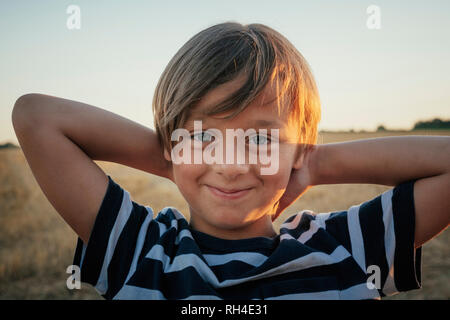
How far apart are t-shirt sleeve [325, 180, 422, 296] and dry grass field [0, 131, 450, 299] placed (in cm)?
61

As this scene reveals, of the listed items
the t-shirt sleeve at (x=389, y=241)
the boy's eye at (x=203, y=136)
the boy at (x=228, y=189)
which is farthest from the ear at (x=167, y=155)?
the t-shirt sleeve at (x=389, y=241)

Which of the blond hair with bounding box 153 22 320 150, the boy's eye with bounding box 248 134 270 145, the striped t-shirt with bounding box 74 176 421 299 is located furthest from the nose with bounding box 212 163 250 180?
the striped t-shirt with bounding box 74 176 421 299

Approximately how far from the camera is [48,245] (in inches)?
178

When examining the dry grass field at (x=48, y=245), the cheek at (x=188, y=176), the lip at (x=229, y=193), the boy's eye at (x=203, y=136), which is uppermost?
the boy's eye at (x=203, y=136)

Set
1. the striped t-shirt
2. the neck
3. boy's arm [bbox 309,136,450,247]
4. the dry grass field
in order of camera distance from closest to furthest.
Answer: the striped t-shirt < boy's arm [bbox 309,136,450,247] < the neck < the dry grass field

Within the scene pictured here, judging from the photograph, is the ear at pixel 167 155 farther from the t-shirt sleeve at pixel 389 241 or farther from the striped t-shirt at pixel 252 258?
the t-shirt sleeve at pixel 389 241

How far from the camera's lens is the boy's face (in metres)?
1.42

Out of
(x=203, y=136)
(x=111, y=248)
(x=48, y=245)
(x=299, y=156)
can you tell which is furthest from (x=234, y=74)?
(x=48, y=245)

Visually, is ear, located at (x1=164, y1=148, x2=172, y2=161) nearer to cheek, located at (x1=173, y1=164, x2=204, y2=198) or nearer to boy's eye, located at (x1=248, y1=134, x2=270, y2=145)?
cheek, located at (x1=173, y1=164, x2=204, y2=198)

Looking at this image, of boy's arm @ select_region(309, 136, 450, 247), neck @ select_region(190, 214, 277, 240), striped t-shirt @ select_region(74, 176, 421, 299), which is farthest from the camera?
neck @ select_region(190, 214, 277, 240)

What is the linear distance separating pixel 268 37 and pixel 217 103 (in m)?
0.45

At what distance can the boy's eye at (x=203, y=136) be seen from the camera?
1.44m

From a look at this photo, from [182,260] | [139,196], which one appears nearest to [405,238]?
[182,260]

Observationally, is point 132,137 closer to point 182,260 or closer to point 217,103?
point 217,103
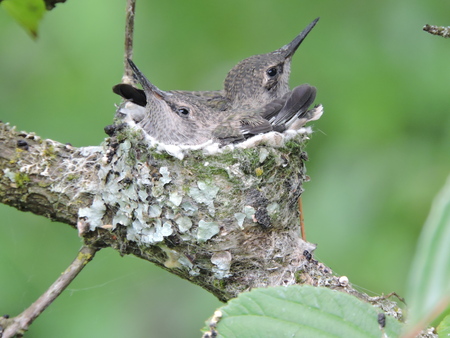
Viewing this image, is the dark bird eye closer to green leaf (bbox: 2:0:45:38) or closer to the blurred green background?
the blurred green background

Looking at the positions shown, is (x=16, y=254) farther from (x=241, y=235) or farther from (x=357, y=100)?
(x=357, y=100)

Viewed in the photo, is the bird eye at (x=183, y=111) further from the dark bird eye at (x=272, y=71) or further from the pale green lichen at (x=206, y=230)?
the pale green lichen at (x=206, y=230)

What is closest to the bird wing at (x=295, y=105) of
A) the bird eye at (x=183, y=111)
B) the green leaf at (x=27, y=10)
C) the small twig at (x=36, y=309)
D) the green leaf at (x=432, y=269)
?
the bird eye at (x=183, y=111)

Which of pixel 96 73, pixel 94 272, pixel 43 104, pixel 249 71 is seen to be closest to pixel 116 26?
pixel 96 73

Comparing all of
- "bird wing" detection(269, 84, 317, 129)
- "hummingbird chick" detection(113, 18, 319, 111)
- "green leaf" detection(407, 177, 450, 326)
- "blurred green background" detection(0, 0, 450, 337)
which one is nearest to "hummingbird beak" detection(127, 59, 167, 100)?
"hummingbird chick" detection(113, 18, 319, 111)

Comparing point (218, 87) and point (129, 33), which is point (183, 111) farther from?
point (218, 87)

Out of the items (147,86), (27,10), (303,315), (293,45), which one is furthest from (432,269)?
(293,45)
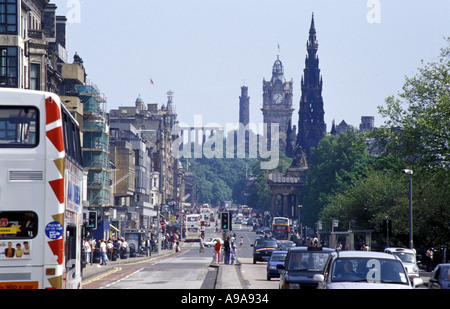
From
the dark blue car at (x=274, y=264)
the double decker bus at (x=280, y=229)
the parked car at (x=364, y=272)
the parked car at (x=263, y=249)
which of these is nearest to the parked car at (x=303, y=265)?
the parked car at (x=364, y=272)

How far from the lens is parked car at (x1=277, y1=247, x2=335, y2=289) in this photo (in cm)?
2606

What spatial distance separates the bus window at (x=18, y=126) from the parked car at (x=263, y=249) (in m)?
48.3

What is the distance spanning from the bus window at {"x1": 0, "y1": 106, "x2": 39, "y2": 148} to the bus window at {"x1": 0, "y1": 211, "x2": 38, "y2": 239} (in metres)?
1.15

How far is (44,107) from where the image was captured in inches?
607

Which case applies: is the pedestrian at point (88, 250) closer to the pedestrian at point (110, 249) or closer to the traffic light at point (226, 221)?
the pedestrian at point (110, 249)

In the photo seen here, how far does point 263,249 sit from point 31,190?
49634 mm

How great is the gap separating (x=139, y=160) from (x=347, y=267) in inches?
4623

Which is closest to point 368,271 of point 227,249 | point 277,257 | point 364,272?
point 364,272

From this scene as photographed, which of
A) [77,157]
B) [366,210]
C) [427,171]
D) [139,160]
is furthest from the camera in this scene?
[139,160]

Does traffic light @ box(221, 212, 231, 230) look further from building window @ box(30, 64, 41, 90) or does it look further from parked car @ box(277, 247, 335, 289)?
parked car @ box(277, 247, 335, 289)

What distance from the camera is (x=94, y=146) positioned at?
305 ft

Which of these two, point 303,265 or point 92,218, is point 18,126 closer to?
point 303,265
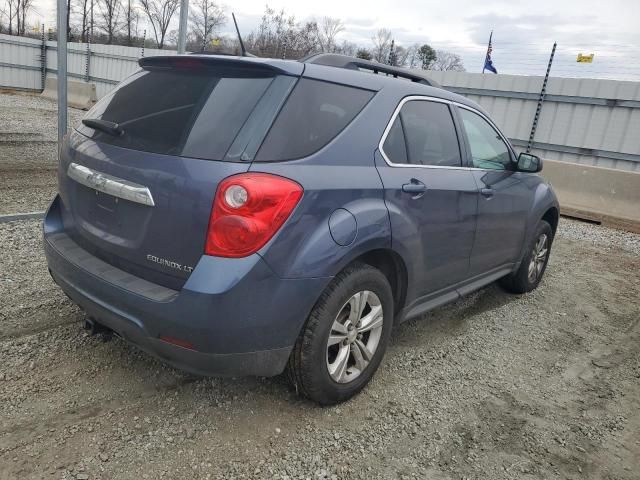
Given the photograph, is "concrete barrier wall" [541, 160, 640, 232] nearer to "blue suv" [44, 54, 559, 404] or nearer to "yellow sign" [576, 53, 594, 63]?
"yellow sign" [576, 53, 594, 63]

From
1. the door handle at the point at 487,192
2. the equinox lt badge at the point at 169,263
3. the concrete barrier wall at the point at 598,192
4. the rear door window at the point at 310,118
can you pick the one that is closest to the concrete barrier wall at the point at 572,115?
the concrete barrier wall at the point at 598,192

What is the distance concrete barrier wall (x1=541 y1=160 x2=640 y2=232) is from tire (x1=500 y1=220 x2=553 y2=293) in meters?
4.12

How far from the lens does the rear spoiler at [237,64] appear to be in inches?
97.7

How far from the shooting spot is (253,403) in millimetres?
2814

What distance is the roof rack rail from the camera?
9.81 feet

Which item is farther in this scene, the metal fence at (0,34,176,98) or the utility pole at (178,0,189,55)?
the metal fence at (0,34,176,98)

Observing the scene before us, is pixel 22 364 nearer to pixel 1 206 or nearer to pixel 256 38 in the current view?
→ pixel 1 206

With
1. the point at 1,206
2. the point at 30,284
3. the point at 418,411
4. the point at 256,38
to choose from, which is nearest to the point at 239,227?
the point at 418,411

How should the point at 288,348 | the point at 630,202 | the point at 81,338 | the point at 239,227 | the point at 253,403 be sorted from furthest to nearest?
the point at 630,202, the point at 81,338, the point at 253,403, the point at 288,348, the point at 239,227

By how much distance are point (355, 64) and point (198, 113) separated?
1188 millimetres

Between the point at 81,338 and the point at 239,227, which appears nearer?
the point at 239,227

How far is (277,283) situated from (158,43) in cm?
5947

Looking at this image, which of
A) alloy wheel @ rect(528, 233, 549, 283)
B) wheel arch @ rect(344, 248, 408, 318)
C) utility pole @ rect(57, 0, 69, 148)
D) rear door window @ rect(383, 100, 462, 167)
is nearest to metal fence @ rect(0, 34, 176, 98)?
utility pole @ rect(57, 0, 69, 148)

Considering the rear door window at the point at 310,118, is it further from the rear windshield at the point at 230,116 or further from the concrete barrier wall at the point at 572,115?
the concrete barrier wall at the point at 572,115
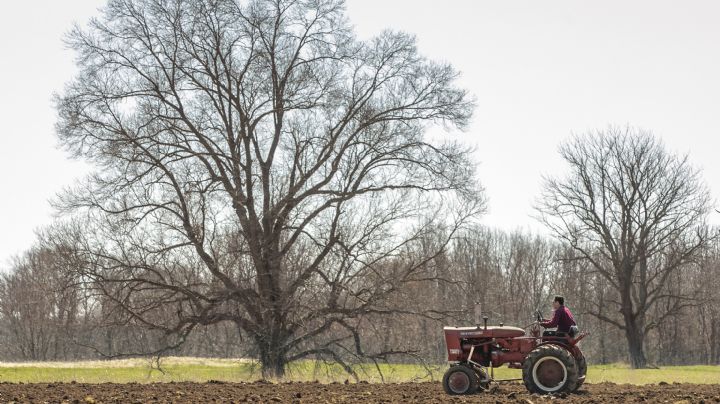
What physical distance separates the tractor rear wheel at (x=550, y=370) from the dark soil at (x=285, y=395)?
0.91ft

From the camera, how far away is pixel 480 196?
2553 centimetres

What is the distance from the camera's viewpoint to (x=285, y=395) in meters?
15.1

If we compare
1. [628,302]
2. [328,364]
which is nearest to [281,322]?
[328,364]

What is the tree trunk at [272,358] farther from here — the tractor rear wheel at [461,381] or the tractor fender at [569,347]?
the tractor fender at [569,347]

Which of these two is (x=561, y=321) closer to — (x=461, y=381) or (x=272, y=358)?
(x=461, y=381)

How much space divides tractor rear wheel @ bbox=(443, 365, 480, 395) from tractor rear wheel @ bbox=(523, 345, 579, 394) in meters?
1.18

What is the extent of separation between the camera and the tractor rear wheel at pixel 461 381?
52.6 feet

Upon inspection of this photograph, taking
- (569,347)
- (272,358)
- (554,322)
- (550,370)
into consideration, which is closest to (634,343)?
(272,358)

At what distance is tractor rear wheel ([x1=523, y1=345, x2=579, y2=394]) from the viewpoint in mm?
15016

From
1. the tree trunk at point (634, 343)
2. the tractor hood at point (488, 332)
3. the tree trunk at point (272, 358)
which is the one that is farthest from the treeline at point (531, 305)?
the tractor hood at point (488, 332)

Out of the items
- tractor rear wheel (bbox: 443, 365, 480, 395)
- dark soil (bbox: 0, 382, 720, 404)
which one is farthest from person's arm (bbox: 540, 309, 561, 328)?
tractor rear wheel (bbox: 443, 365, 480, 395)

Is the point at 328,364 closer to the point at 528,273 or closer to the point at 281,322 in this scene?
the point at 281,322

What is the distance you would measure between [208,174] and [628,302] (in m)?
22.5

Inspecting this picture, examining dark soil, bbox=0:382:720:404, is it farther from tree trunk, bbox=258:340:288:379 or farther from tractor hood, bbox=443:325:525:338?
tree trunk, bbox=258:340:288:379
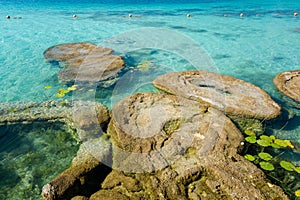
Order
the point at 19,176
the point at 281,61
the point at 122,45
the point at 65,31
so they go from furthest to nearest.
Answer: the point at 65,31, the point at 122,45, the point at 281,61, the point at 19,176

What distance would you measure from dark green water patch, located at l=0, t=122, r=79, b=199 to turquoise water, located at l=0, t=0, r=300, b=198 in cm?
160

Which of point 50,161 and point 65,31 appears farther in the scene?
point 65,31

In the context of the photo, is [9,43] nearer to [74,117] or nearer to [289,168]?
[74,117]

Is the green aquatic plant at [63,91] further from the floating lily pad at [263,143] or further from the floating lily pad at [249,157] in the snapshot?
the floating lily pad at [263,143]

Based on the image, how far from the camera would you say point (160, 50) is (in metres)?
9.92

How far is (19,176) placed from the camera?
382cm

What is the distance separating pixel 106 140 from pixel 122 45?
688 centimetres

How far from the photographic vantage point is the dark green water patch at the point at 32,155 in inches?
143

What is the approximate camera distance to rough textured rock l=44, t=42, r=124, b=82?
693 centimetres

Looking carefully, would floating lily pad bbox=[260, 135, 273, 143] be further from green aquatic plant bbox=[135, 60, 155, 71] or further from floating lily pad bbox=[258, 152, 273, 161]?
green aquatic plant bbox=[135, 60, 155, 71]

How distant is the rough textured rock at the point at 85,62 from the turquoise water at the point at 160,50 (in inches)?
16.4

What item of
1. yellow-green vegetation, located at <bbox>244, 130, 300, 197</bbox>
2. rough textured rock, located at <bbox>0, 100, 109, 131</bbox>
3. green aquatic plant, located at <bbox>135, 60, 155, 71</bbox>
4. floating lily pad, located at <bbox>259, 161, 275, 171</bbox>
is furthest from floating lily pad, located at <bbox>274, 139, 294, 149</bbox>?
green aquatic plant, located at <bbox>135, 60, 155, 71</bbox>

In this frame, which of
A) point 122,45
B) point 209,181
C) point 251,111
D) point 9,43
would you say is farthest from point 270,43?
point 9,43

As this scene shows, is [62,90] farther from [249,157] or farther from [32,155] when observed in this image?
[249,157]
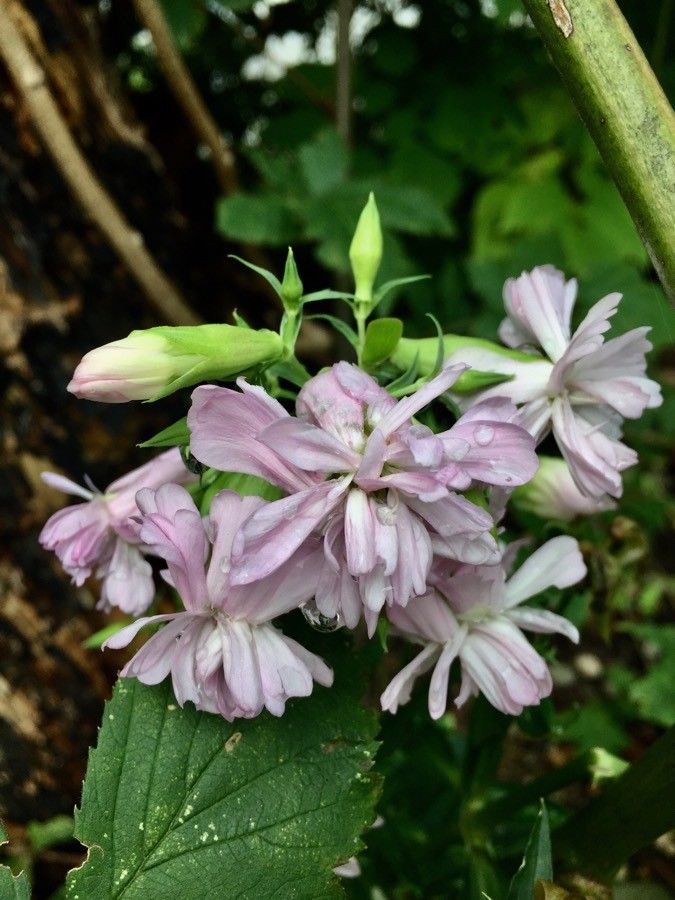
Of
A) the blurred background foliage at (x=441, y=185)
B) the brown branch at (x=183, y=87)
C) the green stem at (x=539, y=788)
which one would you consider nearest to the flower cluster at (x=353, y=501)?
the green stem at (x=539, y=788)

* * * * *

TASK DIRECTIONS |
Reproduce the lines above word for word, from the line containing "What is the distance separating" through the line containing "693 centimetres", including both of those lines.

OUTPUT |
What is the distance separating pixel 106 140 from pixel 122 45?
688 centimetres

How far from the photographic vantage point is the dark green water patch at the point at 32,155 in inches?
143

What is the approximate camera distance to rough textured rock l=44, t=42, r=124, b=82?
693 centimetres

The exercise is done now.